* TASK TO COMPLETE
Pick up the blog post on finding the index of an empty string and keep writing from the point where it stops.

* PAGE EXTRACT
--- --- ---

Tag Archives: QString

What is the index of an empty string in an empty string?

This sounds like a question a programmer might ask after one medicinal cigarette too many. The computer science equivalent of “what is the sounds of one hand clapping?”. But it is a question I have to decide the answer to.

I am adding indexOf() and lastIndexOf() operations to the Calculate transform of my data wrangling (ETL) software (Easy Data Transform). This will allow users to find the offset of one string inside another, counting from the start or the end of the string. Easy Data Transform is written in C++ and uses the Qt QString class for strings. There are indexOf() and lastIndexOf() methods for QString, so I thought this would be an easy job to wrap that functionality. Maybe 15 minutes to program it, write a test case and document it.

Obviously it wasn’t that easy, otherwise I couldn’t be writing this blog post.

First of all, what is the index of “a” in “abc”? 0, obviously. QString( “abc” ).indexOf( “a” ) returns 0. Duh. Well only if you are a (non-Fortran) programmer. Ask a non-programmer (such as my wife) and they will say: 1, obviously. It is the first character. Duh. Excel FIND( “a”, “abc” ) returns 1.

Ok, most of my customers, aren’t programmers. I can use 1 based indexing.

But then things get more tricky.

What is the index of an empty string in “abc”? 1 maybe, using 1-based indexing or maybe empty is not a valid value to pass.

What is the index of an empty string in an empty string? Hmm. I guess the empty string does contain an empty string, but at what index? 1 maybe, using 1-based indexing, except there isn’t a first position in the string. Again, maybe empty is not a valid value to pass.

I looked at the Qt C++ QString, Javascript string and Excel FIND() function for answers. But they each give different answers and some of them aren’t even internally consistent. This is a simple comparison of the first index or last index of text v1 in text v2 in each (Excel doesn’t have an equivalent of lastIndexOf() that I am aware of):

Changing these to make the all the valid results 1-based and setting invalid results to -1, for easy comparison:

So:

  • Javascript disagrees with C++ QString and Excel on whether the first index of an empty string in an empty string is valid.

--- --- ---

* DATA EXTRACT
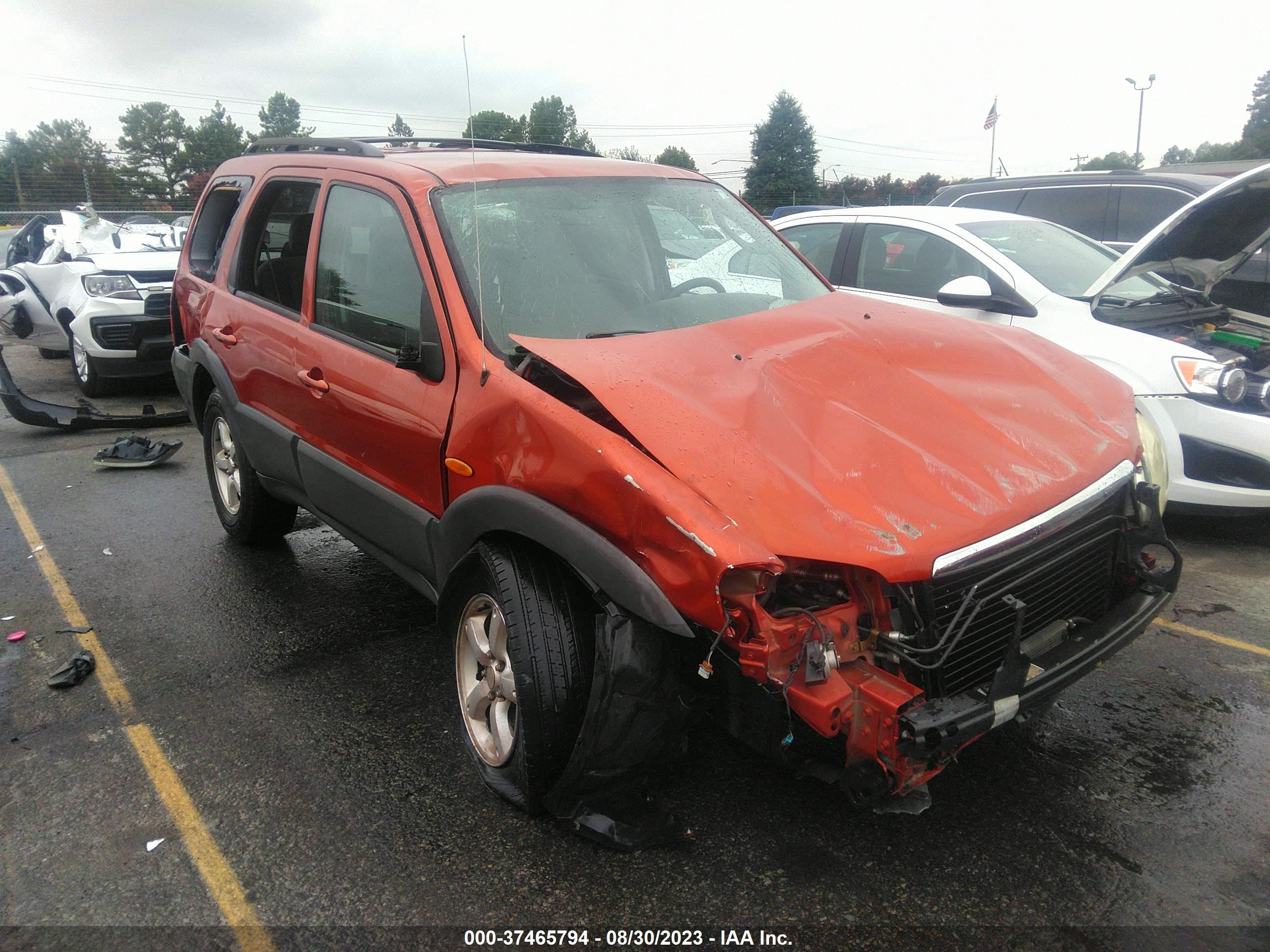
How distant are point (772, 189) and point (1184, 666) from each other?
210 ft

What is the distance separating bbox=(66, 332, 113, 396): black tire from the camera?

--- --- ---

* RESULT
  • Javascript disagrees with C++ QString on whether the last index of an empty string in a non-empty string is the index of the last character or 1 after the last character.
  • C++ QString thinks the first index of an empty string in an empty string is the first character, but the last index of an empty string in an empty string is invalid.

It seems surprisingly difficult to come up with something intuitive and consistent! I think I am probably going to return an error message if either or both values are empty. This seems to me to be the only unambiguous and consistent approach.

I could return a 0 for a non-match or when one or both values are empty, but I think it is important to return different results in these 2 different cases. Also, not found and invalid feel qualitatively different to a calculated index to me, so shouldn’t be just another number. What do you think?

*** Update 14-Dec-2023 ***

I’ve been around the houses a bit more following feedback on this blog, the Easy Data Transform forum and hacker news and this what I have decided:

IndexOf() v1 in v2:

v1v2IndexOf(v1,v2)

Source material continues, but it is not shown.